Offered it to old Jean Fraser and her pal as an aphrodisiac. Oh, fucking dear!’
‘Jean always had a soft spot for you after that,’ Jamie noted.
‘She still does. Brings her dog to me all the time and I treat him for free to make up for the shame.’
The brothers shared more stories of their father and Niall found himself laughing more than crying and his mood lifting. Carli had some warming memories of her own.
‘Didn’t he say you could do better than me?’ Niall asked.
‘No, he never said that,’ Carli corrected. ‘He said, “Niall doesn’t understand himself fully yet, but one thing he does understand is love. And from what I can see, my son is head over heels in love with you.” And that is word for word because I never forgot it.’
‘Are you kidding me? He said that to you?’
There were tears in Carli’s eyes. ‘Yes, he did.’
‘And you never told me?’
‘No, I kept it to myself. Didn’t want you to feel emasculated. Or to pre-empt you telling me yourself.’
‘Jesus, Jimmy Butler, what a man. Wasted running a distillery when he could have made it big in the matchmaking industry.’ Niall scored his hand down his jaw and looked again at his dad lying under the thin hospital sheet, his breathing laboured but steady.
Why did the past hurt so much? He turned to his brothers, saw his own life reflected in each one of them.
These men he’d known forever, who understood him, accepted him.
God, he loved them. And this beautiful woman standing next to him.
His blood ran thick and fast with love for her, too.
But it wasn’t possible to have both in his everyday life.
And that was the soul wrenching thing, but the thing he would have to find a way to live with.
Back at the house, Niall headed to his mum’s library, in many ways as important a part of the house as the kitchen or the lounge.
Not because they ever spent any time there as a family, but because it represented her, the woman she was, besides being a mother.
The library represented safety for all of them, and it was filled wall to wall with shelves of love in the form of romance books.
It was the place Niall had brought Carli to be alone with her, to read to her, and unforgettably, the place he’d first told her he loved her.
But Niall wasn’t going to the library for romance; today he wanted to find this thing Cal had told him about. The thing that would show him his dad was proud of him.

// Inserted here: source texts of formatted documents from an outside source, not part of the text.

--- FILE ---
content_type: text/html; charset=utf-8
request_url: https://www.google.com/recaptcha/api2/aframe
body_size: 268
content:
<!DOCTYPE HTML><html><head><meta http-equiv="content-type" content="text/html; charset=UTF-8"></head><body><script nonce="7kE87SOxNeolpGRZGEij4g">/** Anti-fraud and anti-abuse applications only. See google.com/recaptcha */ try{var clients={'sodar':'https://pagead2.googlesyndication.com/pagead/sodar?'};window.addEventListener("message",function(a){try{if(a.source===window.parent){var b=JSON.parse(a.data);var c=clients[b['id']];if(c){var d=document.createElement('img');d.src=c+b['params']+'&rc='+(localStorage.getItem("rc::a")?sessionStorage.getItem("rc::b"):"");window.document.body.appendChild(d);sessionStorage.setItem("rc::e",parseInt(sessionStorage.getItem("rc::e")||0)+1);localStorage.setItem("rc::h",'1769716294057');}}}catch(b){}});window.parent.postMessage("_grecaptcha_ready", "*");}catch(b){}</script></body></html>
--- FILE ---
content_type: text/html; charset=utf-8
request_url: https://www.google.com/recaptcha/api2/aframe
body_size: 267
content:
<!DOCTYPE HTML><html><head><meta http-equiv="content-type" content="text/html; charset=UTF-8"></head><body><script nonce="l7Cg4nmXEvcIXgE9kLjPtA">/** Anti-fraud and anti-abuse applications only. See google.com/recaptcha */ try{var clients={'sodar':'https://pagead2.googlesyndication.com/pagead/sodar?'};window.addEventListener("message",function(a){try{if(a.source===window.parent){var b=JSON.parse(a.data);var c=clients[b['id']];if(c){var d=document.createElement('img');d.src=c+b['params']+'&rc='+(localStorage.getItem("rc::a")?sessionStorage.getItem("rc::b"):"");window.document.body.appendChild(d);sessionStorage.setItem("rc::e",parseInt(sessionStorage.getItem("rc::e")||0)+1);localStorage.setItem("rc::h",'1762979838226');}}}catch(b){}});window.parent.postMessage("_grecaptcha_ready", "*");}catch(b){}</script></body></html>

On the desk, Cal had said. A red book, like a photograph album. Something his mum had put together for his dad in the wake of his illness, although Jimmy had been collecting the contents for years.
Niall scanned the desk but nothing jumped out.

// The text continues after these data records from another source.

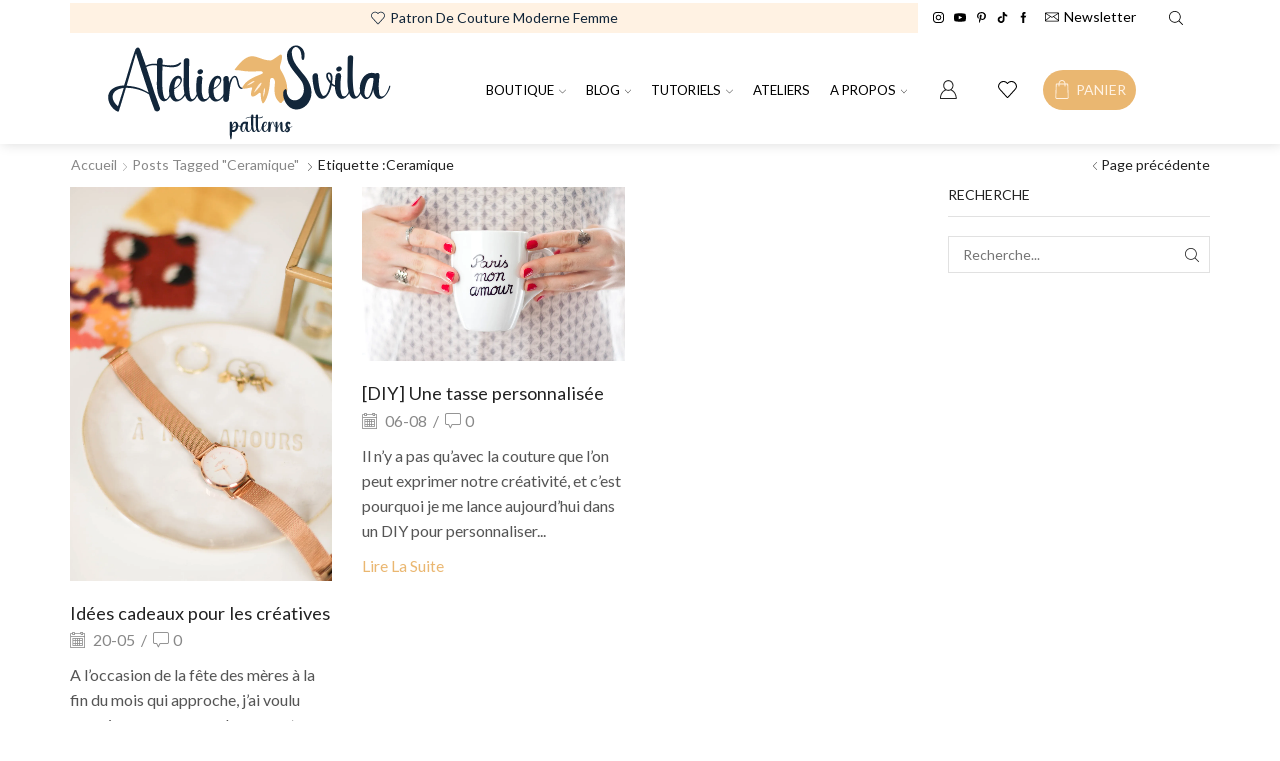

--- FILE ---
content_type: text/css
request_url: https://www.ateliersvila.fr/wp-content/themes/xstore-child/style.css?ver=6.8.3
body_size: 297
content:
/*
Theme Name: Ateliser Svila 4.0
Theme URI: http://www.ateliersvila.fr/
Description: A child theme of XStore
Author: Julie BAJIC
Author URI: http://www.ateliersvila.fr/a-propos/
Version: 1.0.0
Template: xstore
Text Domain:  xstore-child
*/
@import url("../xstore/style.css");

/* Mailchimp Form */
.yikes-easy-mc-submit-button {
	width: auto !important;
	background-color:#f6d3bc;
	border-style:solid;
	border-radius:0px;
	border-width:0px;
	border-color:#f7b0b0;
	margin: 0 auto;
	color:#313131;
}
.yikes-easy-mc-text, .yikes-easy-mc-email {
	display: block;
	width: auto !important;
	background-color:#ffffff !important;
	border-style:solid !important;
	border-radius:0px;
	border-width:0px !important;
	border-color:#ff6900 !important;
	padding:5px !important;
	margin: 0 auto;
	color:#000000;
}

He checked in the drawers and surrounding shelves, but nothing resembled the book Cal had described.
That was strange, although not entirely odd as his mum could have it in another room or have taken it to the hospital for his dad.
He would find out and track it down. He had to.
Before he left, Niall stood in the middle of the room, soaking in the cool silence, the shelves on the back wall, where he’d sat with Carli the day he could never forget. At last, he could allow himself to smile when he looked over there because the memory was no longer bittersweet.